> DIRECTIONS
List, from the lines below, each one with "http" in it.

'''

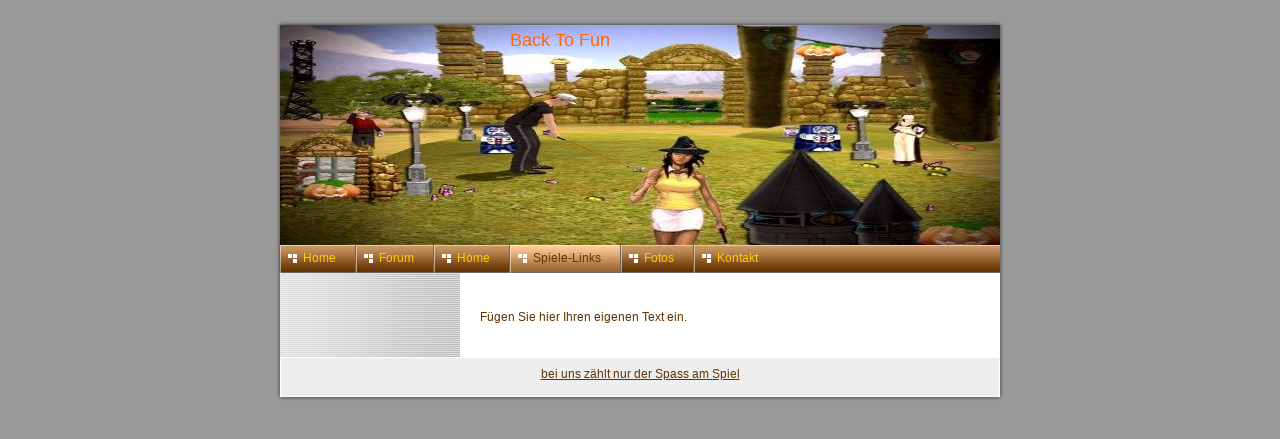

--- FILE ---
content_type: text/html
request_url: http://die-4-friedrichs.de/4.html
body_size: 827
content:

<!DOCTYPE html
  PUBLIC "-//W3C//DTD HTML 4.01 Transitional//EN" "http://www.w3.org/TR/html40/strict.dtd">
<html><head>
      <meta http-equiv="Content-Type" content="text/html; charset=UTF-8">
   <meta name="author" content="1&amp;1 Homepage-Baukasten"><meta name="description" content="Meine Homepage"><title>Spiele-Links - Back To Fun</title><link rel="stylesheet" type="text/css" media="all" href="main.css"><link rel="stylesheet" type="text/css" media="all" href="colorschemes/colorscheme2/colorscheme.css"><link rel="stylesheet" type="text/css" media="all" href="style.css"><script type="text/javascript" src="live_tinc.js"></script></head><body id="main_body"><div id="container"><div id="header"><div id="logo"></div><div id="text_caption">Back To Fun</div><div id="key_visual">&nbsp;</div></div><div id="main_nav_container"><ul id="main_nav_list"><li><a class="main_nav_item" href="index.html"><span class="main_nav_item_text">Home</span></a></li><li><a class="main_nav_item" href="3.html"><span class="main_nav_item_text">Forum</span></a></li><li><a class="main_nav_item" href="2.html"><span class="main_nav_item_text">Home</span></a></li><li><a class="main_nav_active_item" href="4.html"><span class="main_nav_active_item_text">Spiele-Links</span></a></li><li><a class="main_nav_item" href="5.html"><span class="main_nav_item_text">Fotos</span></a></li><li><a class="main_nav_item" href="6.html"><span class="main_nav_item_text">Kontakt</span></a></li></ul></div><div id="main_container"><div id="left_column_container"><div class="sub_nav_container"></div></div><div id="sub_container2"><div class="content" id="content_container">
   
      <p>Fügen Sie hier Ihren eigenen Text ein.</p>
     
</div></div></div><div id="footer"><div id="footer_text">bei uns zählt nur der Spass am Spiel</div></div></div><div id="extra_div1"><span></span></div><div id="extra_div2"><span></span></div><div id="extra_div3"><span></span></div><div id="extra_div4"><span></span></div><div id="extra_div5"><span></span></div><div id="extra_div6"><span></span></div><div id="extra_div7"><span></span></div><div id="extra_div8"><span></span></div><div id="extra_div9"><span></span></div><div id="extra_div10"><span></span></div><div id="extra_div11"><span></span></div><div id="extra_div12"><span></span></div><!-- wfxbuild / 1.0 / layout2-1 / 2010-09-03 13:33:34 CEST--></body></html>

'''

> ANSWER TO THIS PROBLEM
request_url: http://die-4-friedrichs.de/4.html
  PUBLIC "-//W3C//DTD HTML 4.01 Transitional//EN" "http://www.w3.org/TR/html40/strict.dtd">
      <meta http-equiv="Content-Type" content="text/html; charset=UTF-8">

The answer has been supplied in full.